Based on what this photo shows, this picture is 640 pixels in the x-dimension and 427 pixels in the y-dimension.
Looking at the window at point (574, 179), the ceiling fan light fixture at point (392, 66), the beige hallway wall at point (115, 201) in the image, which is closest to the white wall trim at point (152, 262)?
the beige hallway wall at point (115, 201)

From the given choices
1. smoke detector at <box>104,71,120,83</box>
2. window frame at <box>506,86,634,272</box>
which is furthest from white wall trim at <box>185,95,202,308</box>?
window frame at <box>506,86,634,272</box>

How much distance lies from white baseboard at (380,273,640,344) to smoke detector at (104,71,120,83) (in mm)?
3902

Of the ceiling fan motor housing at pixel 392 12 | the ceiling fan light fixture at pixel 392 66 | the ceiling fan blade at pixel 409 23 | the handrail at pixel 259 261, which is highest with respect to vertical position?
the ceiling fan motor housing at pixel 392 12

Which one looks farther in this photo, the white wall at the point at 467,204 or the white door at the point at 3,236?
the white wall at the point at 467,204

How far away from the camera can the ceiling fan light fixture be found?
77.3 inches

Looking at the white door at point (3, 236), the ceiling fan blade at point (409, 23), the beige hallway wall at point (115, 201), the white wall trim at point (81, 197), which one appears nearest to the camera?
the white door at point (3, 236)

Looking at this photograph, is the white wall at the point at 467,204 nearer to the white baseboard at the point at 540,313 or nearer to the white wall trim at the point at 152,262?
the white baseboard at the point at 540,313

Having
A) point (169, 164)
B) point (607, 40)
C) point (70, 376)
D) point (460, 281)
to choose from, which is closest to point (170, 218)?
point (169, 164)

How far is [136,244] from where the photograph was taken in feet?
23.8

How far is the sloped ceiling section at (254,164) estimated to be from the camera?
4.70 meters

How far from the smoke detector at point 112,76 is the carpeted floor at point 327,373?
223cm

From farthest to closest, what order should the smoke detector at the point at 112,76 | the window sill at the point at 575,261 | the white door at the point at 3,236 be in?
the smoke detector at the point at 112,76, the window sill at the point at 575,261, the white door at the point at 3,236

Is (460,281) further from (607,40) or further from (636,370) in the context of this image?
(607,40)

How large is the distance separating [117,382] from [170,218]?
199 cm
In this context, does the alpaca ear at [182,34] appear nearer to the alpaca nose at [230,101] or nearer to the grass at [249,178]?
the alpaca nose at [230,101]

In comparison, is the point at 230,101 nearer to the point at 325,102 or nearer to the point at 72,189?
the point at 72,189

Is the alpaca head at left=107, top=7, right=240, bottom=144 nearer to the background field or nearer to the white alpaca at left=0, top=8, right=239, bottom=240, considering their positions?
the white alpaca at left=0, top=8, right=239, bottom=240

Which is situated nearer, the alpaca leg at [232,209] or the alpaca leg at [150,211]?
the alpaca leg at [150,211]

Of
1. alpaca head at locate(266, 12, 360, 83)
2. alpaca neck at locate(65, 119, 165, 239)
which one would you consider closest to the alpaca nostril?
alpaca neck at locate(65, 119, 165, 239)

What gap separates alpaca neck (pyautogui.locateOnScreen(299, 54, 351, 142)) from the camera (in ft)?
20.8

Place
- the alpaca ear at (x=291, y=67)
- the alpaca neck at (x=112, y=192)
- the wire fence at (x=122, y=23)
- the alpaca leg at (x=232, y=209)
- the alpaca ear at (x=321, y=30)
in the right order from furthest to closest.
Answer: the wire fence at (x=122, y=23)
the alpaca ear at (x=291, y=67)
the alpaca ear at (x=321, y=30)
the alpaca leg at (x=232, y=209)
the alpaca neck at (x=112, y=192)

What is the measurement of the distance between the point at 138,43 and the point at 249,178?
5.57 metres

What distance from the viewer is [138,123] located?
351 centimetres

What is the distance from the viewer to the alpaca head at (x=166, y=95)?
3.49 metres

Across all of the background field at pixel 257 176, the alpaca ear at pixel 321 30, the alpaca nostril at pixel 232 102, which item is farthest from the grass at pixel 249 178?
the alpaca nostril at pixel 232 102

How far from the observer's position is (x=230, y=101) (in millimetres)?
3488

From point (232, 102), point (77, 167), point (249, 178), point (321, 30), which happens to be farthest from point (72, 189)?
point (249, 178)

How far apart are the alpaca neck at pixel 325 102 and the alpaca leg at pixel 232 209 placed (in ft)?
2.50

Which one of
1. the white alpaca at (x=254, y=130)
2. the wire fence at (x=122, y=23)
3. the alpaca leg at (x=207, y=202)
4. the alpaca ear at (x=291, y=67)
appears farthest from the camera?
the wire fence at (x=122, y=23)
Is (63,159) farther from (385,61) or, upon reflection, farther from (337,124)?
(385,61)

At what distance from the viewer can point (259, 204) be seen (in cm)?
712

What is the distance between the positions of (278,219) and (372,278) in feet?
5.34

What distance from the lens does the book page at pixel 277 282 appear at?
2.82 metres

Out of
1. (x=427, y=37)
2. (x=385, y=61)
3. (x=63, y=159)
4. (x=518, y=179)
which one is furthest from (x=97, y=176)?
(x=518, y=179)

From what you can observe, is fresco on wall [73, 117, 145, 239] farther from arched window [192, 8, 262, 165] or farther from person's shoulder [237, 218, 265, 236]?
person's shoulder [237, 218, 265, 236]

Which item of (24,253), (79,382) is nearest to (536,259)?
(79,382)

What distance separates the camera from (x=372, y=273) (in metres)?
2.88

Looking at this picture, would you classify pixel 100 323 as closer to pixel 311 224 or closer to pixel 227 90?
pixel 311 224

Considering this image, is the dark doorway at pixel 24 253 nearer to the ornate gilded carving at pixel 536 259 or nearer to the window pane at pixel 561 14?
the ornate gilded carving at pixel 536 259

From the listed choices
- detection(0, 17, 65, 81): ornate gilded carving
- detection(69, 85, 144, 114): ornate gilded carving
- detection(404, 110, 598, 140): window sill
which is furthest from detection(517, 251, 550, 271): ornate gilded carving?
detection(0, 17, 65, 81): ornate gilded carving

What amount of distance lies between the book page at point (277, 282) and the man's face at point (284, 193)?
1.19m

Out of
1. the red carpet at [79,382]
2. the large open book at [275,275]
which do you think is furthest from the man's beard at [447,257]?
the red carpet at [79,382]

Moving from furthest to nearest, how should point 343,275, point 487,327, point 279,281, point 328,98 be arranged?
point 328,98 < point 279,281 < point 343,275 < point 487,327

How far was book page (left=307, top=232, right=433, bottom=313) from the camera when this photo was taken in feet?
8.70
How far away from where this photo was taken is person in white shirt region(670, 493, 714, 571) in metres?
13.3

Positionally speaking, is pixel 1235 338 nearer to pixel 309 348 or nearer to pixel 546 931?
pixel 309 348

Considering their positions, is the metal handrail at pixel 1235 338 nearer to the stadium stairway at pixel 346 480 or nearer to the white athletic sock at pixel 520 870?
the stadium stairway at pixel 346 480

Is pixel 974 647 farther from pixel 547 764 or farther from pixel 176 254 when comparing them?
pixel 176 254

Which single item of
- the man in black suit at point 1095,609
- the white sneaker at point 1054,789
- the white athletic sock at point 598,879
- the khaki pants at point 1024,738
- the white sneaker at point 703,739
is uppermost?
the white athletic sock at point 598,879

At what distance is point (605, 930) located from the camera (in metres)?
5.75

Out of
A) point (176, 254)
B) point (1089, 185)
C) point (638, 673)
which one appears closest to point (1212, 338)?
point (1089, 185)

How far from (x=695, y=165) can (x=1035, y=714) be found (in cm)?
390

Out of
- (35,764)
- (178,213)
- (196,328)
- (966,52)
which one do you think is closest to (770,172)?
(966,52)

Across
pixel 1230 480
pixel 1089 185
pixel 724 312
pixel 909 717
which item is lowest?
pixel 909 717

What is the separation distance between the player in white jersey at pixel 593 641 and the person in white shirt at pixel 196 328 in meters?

______

== What is needed ==
Please extract exactly, and only, the lines from the line containing "Which single item of" through the last line of the records.

== Written answer ==
Which single item of
- the man in black suit at point 1095,609
- the white sneaker at point 1054,789
- the white athletic sock at point 598,879
- the khaki pants at point 1024,738
- the white sneaker at point 703,739
is uppermost?
the white athletic sock at point 598,879

At what distance is point (605, 930) located from the camera (in metres)?
5.75

Out of
A) point (176, 254)
B) point (1089, 185)
C) point (638, 673)
which one appears closest to point (1212, 338)?
point (1089, 185)

How far from (x=695, y=165) can (x=1035, y=714) be found (in cm)?
390

Out of
- (35,764)
- (178,213)
- (196,328)
- (966,52)
which one do you think is closest to (770,172)?
(966,52)

Across
pixel 1230 480
pixel 1089 185
pixel 724 312
pixel 909 717
which item is lowest?
pixel 909 717

What is the separation distance between the player in white jersey at pixel 593 641 and the person in white shirt at pixel 196 328 in meters?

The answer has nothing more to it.